Online savings accounts are the places to find the elevated APYs, not the “brick and mortar” banks, Tumin said. (The average rate for all savings account rate, comprising the brick-and-mortar banks, is 0.12%, Tumin said.)
During the previous rate-hike cycle from 2015 to 2018, there were three, quarter-point increases “before the average high-yield savings account APY had any significant gain,” he noted ahead of the announcement. “The rise may be faster this time due to high-yield savings account rates that have fallen to levels much lower than the bottom levels before 2015.”
‘A marginal impact’ for mortgage rates
“For housing, the Fed’s short-term rate has a marginal impact on mortgage rates,” said George Ratiu, senior economist and manager, economic research at Realtor.com.
There’s a different Fed action connected to those rates, he said.

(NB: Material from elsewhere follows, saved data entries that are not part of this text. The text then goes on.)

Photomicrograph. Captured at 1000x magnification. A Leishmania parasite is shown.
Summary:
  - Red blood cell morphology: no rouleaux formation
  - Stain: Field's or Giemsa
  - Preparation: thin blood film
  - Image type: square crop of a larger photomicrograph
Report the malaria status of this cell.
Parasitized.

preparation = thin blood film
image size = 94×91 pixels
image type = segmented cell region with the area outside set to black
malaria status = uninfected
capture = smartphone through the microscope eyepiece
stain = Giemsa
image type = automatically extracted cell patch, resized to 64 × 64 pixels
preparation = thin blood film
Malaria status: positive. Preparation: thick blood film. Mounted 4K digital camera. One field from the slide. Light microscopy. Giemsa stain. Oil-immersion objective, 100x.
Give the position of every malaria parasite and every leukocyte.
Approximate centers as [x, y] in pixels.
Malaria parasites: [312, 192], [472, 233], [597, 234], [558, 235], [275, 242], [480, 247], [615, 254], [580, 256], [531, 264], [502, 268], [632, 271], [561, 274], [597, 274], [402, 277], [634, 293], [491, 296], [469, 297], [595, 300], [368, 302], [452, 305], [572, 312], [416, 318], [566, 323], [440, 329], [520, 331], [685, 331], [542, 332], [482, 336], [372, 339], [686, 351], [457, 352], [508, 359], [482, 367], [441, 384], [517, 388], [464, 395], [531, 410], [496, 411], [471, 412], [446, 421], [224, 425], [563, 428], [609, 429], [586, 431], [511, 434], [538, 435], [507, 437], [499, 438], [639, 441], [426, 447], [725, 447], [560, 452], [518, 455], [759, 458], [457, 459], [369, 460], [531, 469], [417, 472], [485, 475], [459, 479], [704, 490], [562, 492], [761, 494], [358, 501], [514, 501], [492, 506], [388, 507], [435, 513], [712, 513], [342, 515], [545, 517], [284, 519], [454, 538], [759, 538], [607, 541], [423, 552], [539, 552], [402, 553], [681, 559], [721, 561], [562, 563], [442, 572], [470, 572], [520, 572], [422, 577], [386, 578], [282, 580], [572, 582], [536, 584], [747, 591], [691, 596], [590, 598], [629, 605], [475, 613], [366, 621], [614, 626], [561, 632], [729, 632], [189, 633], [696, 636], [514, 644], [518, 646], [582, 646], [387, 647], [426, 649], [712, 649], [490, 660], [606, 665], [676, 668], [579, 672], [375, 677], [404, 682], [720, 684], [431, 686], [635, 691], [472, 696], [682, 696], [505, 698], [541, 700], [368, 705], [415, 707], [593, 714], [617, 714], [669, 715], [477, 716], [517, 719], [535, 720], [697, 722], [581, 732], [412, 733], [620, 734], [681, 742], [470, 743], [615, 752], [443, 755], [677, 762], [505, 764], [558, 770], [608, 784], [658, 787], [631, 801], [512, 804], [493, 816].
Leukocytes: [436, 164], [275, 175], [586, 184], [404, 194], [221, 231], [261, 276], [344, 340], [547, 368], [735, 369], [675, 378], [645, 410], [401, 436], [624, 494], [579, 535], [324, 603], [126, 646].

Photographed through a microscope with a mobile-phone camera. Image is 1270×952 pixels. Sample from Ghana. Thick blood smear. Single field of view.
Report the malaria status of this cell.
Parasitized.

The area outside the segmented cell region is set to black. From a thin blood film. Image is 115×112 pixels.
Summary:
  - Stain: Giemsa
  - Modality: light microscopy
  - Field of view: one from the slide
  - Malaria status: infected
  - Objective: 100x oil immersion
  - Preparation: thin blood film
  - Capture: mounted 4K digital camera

Along with dropping the federal funds rate during the pandemic’s early days, the central bank also bought up Treasury debt and agency mortgage-backed securities. The central bank has decided it’s a good time to end that.
From 2020 to 2021, those Fed purchases injected liquidity and sent mortgage rates to the basement, Ratiu said. “As the Fed announced it planned to finalize its tapering of [mortgage-backed securities] purchases later this month, we have seen rates surge to highs not seen since mid-2019.”
So prospective homeowners are already paying for Fed actions. The average 30-year fixed mortgage rate hit 3.76% earlier this month, Freddie Mac
said. To put that in context, the 30-year fixed mortgage rate was closer to 2.7% a year ago. The average rate on a 30-year fixed rate hit 3.85% for the week ending March 10.
One basis point is equal to one-hundredth of a percentage point. It’s major shift from just a few weeks earlier when the average rate for the 30-year loan jumped to the highest level since May 2019, close to 4%.
February’s median home listing came to $392,000, according to Realtor.com. Compared to a year ago, a buyer would pay $278 more on their monthly mortgage, Ratiu noted. That’s more than $3,300 added to the buyer’s yearly financial burden.
“Additional increases in mortgage rates will further squeeze buyers’ budgets and may limit first-time buyers’ ability to qualify for a mortgage, especially with prices continuing to advance,” he said.
This story was updated on March 16, 2022.